John’s sister met him at the hospital and they agreed that he would assume care for his orphaned nephew; he would adopt him and take him to live in Tampa. John was trying hard to keep control over his emotions and focus on the needs of the boy rather than the scope of his loss. They were involved in signing various releases when in walked his sister-in-law in bra and shorts, covered in cuts and bruises, leading the eight-year-old boy by the hand.

HER STORY WAS AMAZING. The family had been upstairs at the neighbors, listening to all the horrible noises outside, seeing the water rise outside their window. They did not realize that the entire first floor was full of water. Then, suddenly, the floor beneath their feet, grown sodden and brittle, gave way and they were all swimming in water. Then the pressure grew too strong for the walls and the water from the inside burst outward through a wide breach. They were being washed away.

The last words her husband said to her were, “Honey, this was my fault.” He died a giant of the spirit, standing up and taking responsibility. Her mother-in-law, John’s mother, a lifetime as a nurse, said to her, “I love you,” and drifted off into the great beyond, unselfish and loving to the last. Then it was her turn. She was borne away on a sea of water, clinging somehow to her eight-year-old son.

They washed up against a group of trees still standing alongside the railroad track about a block and a half from where their home had stood. She managed to grab a floating door and wedge it between the trees at an angle that limited the force of water bearing down on them. A suitcase came by and she turned that into a sheltering tent for her son. The waters kept pushing her clothing tight around her neck, threatening to strangle her, so she ripped them off. And so they sat, in a makeshift fortress fashioned from flotsam, huddling against the storm’s night of rage.
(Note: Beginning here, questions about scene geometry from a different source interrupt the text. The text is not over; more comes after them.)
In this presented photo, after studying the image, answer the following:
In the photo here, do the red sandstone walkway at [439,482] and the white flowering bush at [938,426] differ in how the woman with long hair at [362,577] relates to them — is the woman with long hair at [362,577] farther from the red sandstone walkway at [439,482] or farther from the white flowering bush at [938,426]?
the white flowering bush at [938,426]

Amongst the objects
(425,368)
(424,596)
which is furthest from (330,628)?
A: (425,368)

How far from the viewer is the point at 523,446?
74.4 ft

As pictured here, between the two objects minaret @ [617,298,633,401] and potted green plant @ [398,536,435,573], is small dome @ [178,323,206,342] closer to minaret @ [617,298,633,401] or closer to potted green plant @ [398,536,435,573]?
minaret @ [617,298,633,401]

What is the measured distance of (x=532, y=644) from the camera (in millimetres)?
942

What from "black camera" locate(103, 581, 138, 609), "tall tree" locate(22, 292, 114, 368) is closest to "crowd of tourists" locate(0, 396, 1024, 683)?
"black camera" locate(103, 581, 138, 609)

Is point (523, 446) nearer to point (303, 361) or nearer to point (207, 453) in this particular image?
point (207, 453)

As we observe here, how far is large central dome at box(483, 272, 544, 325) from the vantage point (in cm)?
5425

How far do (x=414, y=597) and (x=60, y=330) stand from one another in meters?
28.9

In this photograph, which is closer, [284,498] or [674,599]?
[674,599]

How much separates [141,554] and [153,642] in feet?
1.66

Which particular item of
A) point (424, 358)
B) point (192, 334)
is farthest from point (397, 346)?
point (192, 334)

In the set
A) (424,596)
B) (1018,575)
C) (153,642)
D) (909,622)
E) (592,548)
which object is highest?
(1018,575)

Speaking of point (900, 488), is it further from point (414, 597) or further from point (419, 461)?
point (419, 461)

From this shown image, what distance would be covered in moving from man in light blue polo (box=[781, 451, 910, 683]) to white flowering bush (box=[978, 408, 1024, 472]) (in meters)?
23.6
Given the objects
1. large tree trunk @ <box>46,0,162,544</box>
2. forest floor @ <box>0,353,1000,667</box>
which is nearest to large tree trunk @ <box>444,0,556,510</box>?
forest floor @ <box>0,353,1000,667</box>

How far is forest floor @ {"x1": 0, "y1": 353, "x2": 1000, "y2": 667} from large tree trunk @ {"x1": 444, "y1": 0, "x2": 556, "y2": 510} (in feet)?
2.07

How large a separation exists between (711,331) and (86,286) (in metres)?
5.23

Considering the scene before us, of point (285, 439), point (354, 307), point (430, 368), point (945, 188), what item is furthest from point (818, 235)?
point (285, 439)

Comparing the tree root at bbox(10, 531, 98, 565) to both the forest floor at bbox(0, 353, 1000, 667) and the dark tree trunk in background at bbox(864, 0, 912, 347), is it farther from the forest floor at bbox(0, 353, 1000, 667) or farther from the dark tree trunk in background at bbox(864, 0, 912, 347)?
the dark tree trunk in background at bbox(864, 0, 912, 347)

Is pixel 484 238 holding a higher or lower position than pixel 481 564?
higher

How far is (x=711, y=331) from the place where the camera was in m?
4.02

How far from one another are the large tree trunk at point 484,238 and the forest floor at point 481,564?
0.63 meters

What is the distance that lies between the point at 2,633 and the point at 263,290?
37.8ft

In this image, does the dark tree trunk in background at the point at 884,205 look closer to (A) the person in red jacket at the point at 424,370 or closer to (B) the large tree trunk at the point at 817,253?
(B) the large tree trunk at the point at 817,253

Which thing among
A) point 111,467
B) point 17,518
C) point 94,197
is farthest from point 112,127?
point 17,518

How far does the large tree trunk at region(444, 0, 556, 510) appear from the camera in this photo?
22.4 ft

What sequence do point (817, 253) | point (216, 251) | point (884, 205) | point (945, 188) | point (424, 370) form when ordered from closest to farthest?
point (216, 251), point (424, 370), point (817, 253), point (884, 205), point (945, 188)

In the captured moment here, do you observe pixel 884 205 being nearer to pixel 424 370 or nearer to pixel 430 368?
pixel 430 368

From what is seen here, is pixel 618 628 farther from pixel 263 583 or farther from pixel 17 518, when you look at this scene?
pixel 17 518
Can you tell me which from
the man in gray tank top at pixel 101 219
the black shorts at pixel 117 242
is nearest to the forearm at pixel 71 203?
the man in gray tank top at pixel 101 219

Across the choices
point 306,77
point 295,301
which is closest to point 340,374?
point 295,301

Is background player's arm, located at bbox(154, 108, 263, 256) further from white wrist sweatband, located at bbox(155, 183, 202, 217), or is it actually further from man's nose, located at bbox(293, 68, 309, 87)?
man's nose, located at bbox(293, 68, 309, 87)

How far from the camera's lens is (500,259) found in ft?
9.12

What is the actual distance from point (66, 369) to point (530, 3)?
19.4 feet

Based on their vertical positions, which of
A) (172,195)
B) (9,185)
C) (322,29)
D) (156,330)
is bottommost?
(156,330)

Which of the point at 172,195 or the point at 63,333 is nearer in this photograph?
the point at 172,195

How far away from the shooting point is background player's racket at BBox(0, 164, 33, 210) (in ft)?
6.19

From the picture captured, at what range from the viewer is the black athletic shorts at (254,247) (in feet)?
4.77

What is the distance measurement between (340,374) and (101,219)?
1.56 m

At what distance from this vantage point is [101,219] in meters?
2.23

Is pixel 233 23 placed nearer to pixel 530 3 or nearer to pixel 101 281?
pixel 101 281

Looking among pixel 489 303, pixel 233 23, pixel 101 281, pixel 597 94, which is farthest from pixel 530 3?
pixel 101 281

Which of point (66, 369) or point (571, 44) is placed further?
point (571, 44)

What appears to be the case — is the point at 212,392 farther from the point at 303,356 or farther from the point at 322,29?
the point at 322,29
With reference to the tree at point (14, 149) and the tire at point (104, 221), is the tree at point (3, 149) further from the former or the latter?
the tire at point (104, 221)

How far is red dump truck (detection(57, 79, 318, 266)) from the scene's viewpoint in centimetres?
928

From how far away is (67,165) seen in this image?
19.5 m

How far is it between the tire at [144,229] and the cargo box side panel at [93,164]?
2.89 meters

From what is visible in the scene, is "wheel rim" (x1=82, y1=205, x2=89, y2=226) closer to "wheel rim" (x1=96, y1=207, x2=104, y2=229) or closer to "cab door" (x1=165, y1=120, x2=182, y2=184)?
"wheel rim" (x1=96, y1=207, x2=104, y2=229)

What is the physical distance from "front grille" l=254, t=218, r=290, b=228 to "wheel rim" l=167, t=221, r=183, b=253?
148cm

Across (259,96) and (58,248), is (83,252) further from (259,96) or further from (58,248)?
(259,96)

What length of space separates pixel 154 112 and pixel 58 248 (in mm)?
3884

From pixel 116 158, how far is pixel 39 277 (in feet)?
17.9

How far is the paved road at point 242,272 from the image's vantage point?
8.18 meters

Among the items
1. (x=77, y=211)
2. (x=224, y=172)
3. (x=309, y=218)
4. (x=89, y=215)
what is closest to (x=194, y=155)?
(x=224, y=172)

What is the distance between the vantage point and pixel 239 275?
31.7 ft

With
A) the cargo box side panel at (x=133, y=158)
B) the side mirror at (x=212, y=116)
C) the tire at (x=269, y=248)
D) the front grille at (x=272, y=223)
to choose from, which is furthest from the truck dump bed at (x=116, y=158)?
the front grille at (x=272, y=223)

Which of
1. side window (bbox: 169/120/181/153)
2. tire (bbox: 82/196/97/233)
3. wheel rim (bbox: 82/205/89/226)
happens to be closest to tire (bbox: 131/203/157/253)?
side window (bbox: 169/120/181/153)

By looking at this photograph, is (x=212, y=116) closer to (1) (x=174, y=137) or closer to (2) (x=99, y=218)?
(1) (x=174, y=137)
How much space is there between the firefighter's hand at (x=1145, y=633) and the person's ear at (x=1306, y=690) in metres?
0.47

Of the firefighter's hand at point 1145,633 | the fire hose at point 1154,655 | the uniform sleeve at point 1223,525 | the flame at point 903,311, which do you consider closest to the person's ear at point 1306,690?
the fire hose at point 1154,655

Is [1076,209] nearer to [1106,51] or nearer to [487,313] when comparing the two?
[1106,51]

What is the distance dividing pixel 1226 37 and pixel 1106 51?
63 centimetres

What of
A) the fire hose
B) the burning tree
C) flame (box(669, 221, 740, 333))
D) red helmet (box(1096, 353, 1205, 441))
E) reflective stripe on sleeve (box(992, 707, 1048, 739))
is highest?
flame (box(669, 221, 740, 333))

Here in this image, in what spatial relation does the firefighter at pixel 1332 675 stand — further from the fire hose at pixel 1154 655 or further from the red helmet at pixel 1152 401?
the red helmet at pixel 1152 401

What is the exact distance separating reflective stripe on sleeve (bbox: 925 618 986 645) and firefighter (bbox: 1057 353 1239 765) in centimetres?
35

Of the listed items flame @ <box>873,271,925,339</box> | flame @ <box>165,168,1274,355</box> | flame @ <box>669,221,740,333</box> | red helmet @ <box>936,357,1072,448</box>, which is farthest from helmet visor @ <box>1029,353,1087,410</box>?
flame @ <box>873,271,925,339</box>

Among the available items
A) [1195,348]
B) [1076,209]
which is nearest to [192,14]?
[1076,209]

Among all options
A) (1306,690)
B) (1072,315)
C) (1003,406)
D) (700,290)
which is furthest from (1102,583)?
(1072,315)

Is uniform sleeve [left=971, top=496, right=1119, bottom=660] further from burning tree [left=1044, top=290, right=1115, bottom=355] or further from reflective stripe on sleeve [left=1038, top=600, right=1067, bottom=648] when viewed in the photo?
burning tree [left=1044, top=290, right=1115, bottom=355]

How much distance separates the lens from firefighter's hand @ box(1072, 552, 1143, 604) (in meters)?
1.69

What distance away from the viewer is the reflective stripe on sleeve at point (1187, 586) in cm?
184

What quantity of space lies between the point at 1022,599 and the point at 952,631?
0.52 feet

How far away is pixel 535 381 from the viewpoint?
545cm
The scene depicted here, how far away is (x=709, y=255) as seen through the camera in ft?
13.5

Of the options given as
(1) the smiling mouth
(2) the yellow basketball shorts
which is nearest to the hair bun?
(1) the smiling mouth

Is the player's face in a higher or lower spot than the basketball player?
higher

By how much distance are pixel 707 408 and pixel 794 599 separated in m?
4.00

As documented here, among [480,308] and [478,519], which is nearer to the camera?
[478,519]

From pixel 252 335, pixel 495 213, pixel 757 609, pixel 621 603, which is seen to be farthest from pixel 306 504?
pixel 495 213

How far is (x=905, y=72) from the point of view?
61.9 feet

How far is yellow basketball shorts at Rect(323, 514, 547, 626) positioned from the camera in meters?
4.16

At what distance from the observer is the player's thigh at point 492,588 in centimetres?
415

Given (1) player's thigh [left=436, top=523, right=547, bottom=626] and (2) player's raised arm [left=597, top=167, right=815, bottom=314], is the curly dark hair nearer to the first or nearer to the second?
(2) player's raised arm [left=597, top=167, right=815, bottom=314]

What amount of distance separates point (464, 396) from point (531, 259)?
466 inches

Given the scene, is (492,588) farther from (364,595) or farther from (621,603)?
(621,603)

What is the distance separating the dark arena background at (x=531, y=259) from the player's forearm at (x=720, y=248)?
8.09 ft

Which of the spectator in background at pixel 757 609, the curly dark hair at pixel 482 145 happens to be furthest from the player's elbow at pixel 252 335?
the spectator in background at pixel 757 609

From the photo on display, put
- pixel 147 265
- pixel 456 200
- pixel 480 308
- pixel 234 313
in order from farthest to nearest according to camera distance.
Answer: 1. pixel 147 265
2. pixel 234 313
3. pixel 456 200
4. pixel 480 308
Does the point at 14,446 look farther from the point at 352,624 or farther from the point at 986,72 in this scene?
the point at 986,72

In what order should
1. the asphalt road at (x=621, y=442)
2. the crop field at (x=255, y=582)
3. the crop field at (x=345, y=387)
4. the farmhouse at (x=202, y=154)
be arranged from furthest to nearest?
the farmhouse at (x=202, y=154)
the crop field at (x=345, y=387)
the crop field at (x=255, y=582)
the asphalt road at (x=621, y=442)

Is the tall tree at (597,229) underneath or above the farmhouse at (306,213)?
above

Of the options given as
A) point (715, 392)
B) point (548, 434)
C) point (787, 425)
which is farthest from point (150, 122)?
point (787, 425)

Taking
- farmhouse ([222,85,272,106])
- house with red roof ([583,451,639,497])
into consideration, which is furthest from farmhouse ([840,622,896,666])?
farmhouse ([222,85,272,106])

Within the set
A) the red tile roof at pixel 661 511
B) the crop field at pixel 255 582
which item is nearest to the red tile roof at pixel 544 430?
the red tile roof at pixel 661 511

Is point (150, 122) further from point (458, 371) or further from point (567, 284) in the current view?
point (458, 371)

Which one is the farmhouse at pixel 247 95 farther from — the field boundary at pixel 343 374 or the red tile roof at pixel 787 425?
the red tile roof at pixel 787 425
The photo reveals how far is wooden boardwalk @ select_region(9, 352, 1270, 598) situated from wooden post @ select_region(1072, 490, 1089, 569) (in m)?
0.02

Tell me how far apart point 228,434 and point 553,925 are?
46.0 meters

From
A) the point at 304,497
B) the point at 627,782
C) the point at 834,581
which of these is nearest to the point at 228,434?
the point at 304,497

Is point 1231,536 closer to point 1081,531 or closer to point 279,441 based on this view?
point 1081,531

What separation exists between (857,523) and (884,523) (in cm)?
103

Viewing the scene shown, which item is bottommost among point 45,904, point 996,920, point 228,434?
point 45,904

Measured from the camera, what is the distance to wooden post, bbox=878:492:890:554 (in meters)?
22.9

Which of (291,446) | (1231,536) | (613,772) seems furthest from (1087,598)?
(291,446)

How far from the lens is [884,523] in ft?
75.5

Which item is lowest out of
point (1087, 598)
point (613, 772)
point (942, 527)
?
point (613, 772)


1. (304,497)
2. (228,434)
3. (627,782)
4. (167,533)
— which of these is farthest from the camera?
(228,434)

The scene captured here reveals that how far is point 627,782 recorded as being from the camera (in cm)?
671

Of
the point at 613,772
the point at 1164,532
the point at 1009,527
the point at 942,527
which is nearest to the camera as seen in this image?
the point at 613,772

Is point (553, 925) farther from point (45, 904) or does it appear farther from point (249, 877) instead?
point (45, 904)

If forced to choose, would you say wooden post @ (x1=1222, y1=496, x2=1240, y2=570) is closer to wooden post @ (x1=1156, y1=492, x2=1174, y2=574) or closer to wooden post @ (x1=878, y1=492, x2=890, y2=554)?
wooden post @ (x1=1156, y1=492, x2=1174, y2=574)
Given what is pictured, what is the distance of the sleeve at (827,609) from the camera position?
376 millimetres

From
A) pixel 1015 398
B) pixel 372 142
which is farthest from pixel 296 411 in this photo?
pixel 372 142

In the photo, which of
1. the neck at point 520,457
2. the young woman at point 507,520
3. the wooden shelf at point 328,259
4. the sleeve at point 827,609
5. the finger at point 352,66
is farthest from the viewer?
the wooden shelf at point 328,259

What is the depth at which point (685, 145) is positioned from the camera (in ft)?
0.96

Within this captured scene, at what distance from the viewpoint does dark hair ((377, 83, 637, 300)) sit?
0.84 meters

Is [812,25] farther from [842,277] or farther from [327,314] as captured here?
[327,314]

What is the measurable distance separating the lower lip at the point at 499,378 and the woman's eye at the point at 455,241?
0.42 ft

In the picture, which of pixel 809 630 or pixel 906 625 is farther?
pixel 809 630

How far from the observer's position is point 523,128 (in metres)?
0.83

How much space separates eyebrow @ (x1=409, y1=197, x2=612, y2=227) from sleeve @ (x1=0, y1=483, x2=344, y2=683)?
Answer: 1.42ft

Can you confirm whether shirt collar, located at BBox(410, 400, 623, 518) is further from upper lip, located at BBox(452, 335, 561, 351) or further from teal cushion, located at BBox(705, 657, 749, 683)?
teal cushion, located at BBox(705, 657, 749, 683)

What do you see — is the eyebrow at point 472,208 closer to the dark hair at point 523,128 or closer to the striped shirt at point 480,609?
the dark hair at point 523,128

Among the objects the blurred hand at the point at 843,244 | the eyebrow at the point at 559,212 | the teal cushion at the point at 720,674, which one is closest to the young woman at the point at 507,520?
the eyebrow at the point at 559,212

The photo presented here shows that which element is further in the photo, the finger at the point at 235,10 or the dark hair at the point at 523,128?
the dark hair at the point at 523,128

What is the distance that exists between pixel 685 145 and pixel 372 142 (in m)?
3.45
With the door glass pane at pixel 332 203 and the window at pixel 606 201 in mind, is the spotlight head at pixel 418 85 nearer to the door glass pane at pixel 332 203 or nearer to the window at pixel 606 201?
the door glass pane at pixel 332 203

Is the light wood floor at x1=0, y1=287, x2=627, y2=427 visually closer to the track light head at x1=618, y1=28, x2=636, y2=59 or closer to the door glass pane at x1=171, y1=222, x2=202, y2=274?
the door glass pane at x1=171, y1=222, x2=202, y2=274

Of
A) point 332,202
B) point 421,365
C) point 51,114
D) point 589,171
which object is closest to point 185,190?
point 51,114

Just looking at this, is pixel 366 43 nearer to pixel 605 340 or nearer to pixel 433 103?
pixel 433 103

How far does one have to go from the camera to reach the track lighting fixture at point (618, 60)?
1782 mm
In the morning all was still again. They pulled themselves up, ragged and bedraggled, beaten and battered, and began to walk. Somewhere down the road a car pulled up alongside and they were driven to a shelter. Once her identity was discovered, people told her about seeing her younger son’s rescue on TV. She headed immediately to the hospital, as dazed as she was, there to meet John shepherding her other child. They have all decided to go live with him in Tampa; his home family grew even as his extended family was ravaged.

John’s message to all of us for the future: “If they tell you to go, go. Don’t stay because you can’t save your dog or your property. You can buy a new dog at a pet store and new stuff at a Wal-Mart, but I can’t buy myself a new father, mother and brother.”